The Law Society, according to your report (Mahmood’s move to make asylum temporary ‘may undermine refugee convention’, 2 March), believes the home secretary’s changes to “refugee status” might not comply with the UK’s legal obligations. That is important, but our wider concern should be with our moral and humanitarian obligations.
The UN’s refugee convention was drawn up to give those driven from their homes by persecution not just sanctuary, but an opportunity to build new lives. It requires a response that is compassionate as well as legal, but the new rules will leave refugees in a cruel state of uncertainty.
Refugees will not be able to settle in any meaningful way if they know their right to live in the UK is to be reviewed every 30 months. Who will give them mortgages to buy homes if they can’t guarantee being here for more than a couple of years; how can they develop their careers when employers know that their employment may only be short-term; and how can young people plan their education when college courses may last longer than their right to stay?
Is this really how a Labour government should be treating those who have needed to flee from their homes and whose claims for asylum have already been accepted? What has happened to the “moral crusade” which Harold Wilson believed Labour must be?
I am sure that I am not the only person who remains a Labour member in hope that Labour will rediscover its soul, but is thankful that our electoral system will not let the party know how we cast our votes.
Dr Ken Ritchie
Blairgowrie, Perth and Kinross
The home secretary talks about her reforms to the asylum system, including reprocessing applications every two and a half years, as a means to end “pull factors” for refugees. This shows a disturbing lack of awareness about the current system.
The majority of those seeking asylum who we work with come to the UK because they have existing ties to this country. It is where they feel the safest in rebuilding their lives after fleeing war and persecution.
Despite the home secretary’s claims to the contrary, the Home Office has neither the ability nor the resources to implement this policy in a workable way. We already see initial applications taking more than a year. To increase the number that need to be reviewed is unfeasible and costly. Not only that, it would leave people seeking safety and security in limbo, at more risk of becoming undocumented and exploited.
This is a policy that is not supported by evidence, and instead has been designed to grab headlines with no thought to the harm it causes those individuals who hoped that they may find some safety here, and the economic and social costs to all of us.
Daniel Sohege
Director, Stand For All
The Home Office says: “We will always provide sanctuary to those fleeing war and persecution”. If that is really true, why is it so impossible to get to the UK as a place of sanctuary?
Before I read your article, I was talking to a mother who, with five children, is fleeing from a country torn apart by war. Her only method of seeking sanctuary in the UK is to pay a smuggler to bring her and her five children across the Channel. On perhaps her sixth attempt she was stopped by French police.
She and her children will, I know, try again to seek the sanctuary which we should surely be offering and which the Home Office claims we will provide.

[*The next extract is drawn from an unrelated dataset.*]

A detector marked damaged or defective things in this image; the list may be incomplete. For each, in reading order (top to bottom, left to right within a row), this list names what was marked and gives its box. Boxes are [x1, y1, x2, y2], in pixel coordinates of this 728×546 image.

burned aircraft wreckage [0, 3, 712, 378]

In Calais, the Home Office’s claim rings rather shallow.
The Rt Rev Mark Bryant
Honorary assistant bishop, Diocese of Newcastle
The UK has a great history of welcoming refugees such as the Huguenots, Kindertransport children, Vietnamese, Ugandan Asians, Syrians and Ukrainians into the nation.
The home secretary’s new hardline migration policies reflect similar messages advocated by Reform UK. This will push more Labour supporters such as myself to resign from the party. I resigned because these policies didn’t reflect any Labour values I hold or aware of and familiar with.

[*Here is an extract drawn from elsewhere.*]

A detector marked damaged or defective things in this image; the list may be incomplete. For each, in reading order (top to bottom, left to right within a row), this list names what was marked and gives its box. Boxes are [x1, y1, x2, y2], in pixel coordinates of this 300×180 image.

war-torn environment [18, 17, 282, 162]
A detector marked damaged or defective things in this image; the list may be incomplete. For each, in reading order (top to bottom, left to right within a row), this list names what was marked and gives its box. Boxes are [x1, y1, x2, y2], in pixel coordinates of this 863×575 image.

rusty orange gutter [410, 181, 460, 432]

I am a Ugandan refugee who come to the UK in 1972. When the war started in Ukraine, I decided to welcome a refugee into my home from the country as a way of paying back and thanking the UK family who hosted my family in 1972.

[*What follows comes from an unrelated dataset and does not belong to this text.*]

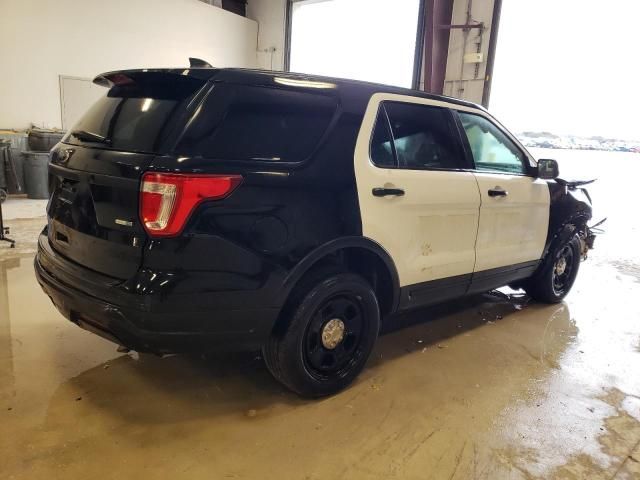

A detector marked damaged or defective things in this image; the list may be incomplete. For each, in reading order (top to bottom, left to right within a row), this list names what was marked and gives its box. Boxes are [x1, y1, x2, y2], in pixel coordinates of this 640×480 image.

exposed front wheel [524, 233, 580, 304]
exposed front wheel [262, 272, 378, 396]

From the 17th century, the welcome to refugees by the state has narrowed, with more barriers to successful refugee status claims. The new migration policies implies that entry fences are now being heightened beyond reach and several levels of gated barriers are being placed to significantly reduce a successful asylum claim. No previous Labour government has stooped as low as this. A U-turn to be proud of is still possible.